■ Ziel ■
Schreiben Sie sämtliche folgenden Zeilen wortgetreu ab. Die Bilder gehören nicht in Ihre Abschrift.

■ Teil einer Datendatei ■
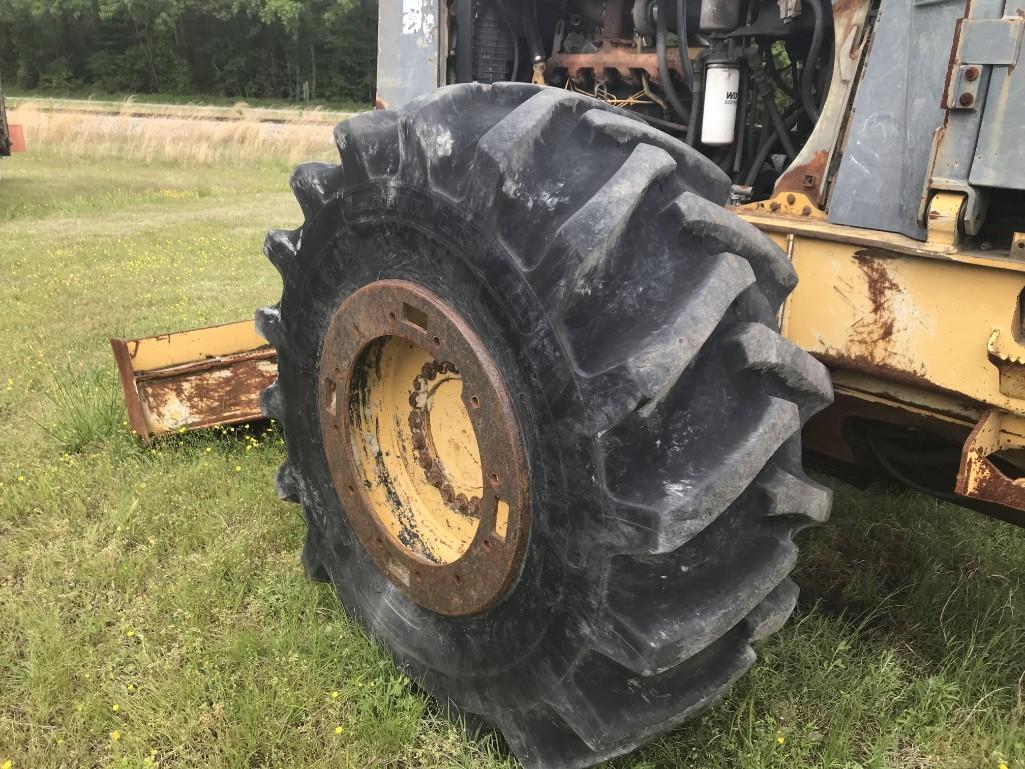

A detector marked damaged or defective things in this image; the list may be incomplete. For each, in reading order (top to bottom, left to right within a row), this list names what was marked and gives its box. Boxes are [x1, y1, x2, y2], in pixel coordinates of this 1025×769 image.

rust patch on yellow panel [111, 319, 276, 438]
rusty hub face [317, 280, 528, 619]
rusty wheel rim [317, 280, 528, 619]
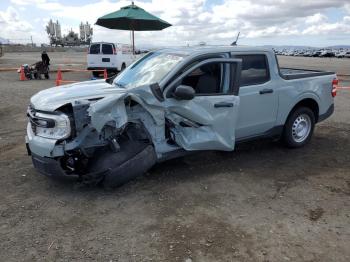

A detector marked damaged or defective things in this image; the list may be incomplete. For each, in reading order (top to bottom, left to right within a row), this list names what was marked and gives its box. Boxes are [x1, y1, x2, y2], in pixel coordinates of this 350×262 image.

crumpled hood [30, 78, 128, 110]
broken headlight [31, 111, 71, 140]
damaged ford maverick [25, 46, 336, 186]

■ Vollständige Lösung ■
A detector marked damaged or defective things in this image; the list may be incomplete. For each, in reading order (top to bottom, left to right within a row), this list names what was marked and gives its box. Boxes are [x1, y1, x2, y2], in pixel coordinates of this 1025×769 image.

rust patch on yellow panel [111, 319, 276, 438]
rusty hub face [317, 280, 528, 619]
rusty wheel rim [317, 280, 528, 619]

A detector marked damaged or defective things in this image; the list may be incomplete. For each, in reading order (top to bottom, left to right within a row), this list names what was marked and gives its box. Boxes are [x1, y1, x2, y2], in pixel coordinates of this 350×262 image.

crumpled hood [30, 78, 128, 110]
broken headlight [31, 111, 71, 140]
damaged ford maverick [25, 46, 336, 186]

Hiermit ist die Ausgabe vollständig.